Beatnik Filmstars

  • Beatnik Filmstars
  • Maharishi (UK Big Sky) 1991 
  • Themes from Foreverdrone EP (UK Vinyl Japan) 1992 
  • Laid Back and English (La-di-da America) 1994 
  • Astronaut House (La-di-da America) 1995 

This English quintet spits back shards of US influences like Pavement, Sebadoh and Sonic Youth, but the group’s rough-hewn, druggy, post-Velvets flavor leaves it a tad behind more commercial countrymen in the bid to conquer America. And while Beatnik Filmstars come from Bristol, the group’s lo-fi three-guitar assault has nothing in common with such trip-hop hometowners as Massive Attack, Tricky or Portishead.

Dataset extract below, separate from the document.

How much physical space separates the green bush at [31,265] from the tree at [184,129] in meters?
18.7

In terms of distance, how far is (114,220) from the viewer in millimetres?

The production on Laid Back and English is cloudy, but its 16 songs are edgy, jagged and occasionally buoyant in spite of the murky sound. Singer/songwriter/guitarist Andrew Jarrett’s pop sensibilities are bent but honed. His prim, almost melancholy vocals are poignant enough for the group’s melodic material (“Clean,” “Kick It in the Head,” “Skill”) but don’t offer a lot of range. While unremarkable, Laid Back and English has a groovy kind of innocence; also, the guitar interplay among Jarrett, Tim Rippington and John Austin is quite good (especially on “Missed”). Aside from a throwaway attempt at shocking noise (“Swillyagro”) and a few arty indulgences, it’s a solid, psychedelic debut.

From the first fractious chords of “La Fruitmousse,” Astronaut House is a major improvement, with more surprises and fewer affectations. The three guitarists careen and cut boldly, and Jarrett adopts a new, angrier tone to match: “Don’t listen to the radio,” he commands. “Wreck My Style” betters the first record’s style with snaky melodies and exotic guitar sounds; that segues into the belligerent, Fall-ish title track. If Jarrett was shy on the debut, he’s well out of his shell here, and the band responds with rhythmic frenzy and spastic abandon. Even the pretty ballad (“Protein +”) is interrupted with an ear-scorching noise-guitar eruption. “What Goes Around Comes Around” again confirms Pavement debts, but it’s followed by the ironic (?) “New Improved Formula” and “Best Idea Probably,” which features guitars that sound like — no shit — helicopters. Apocalypse now.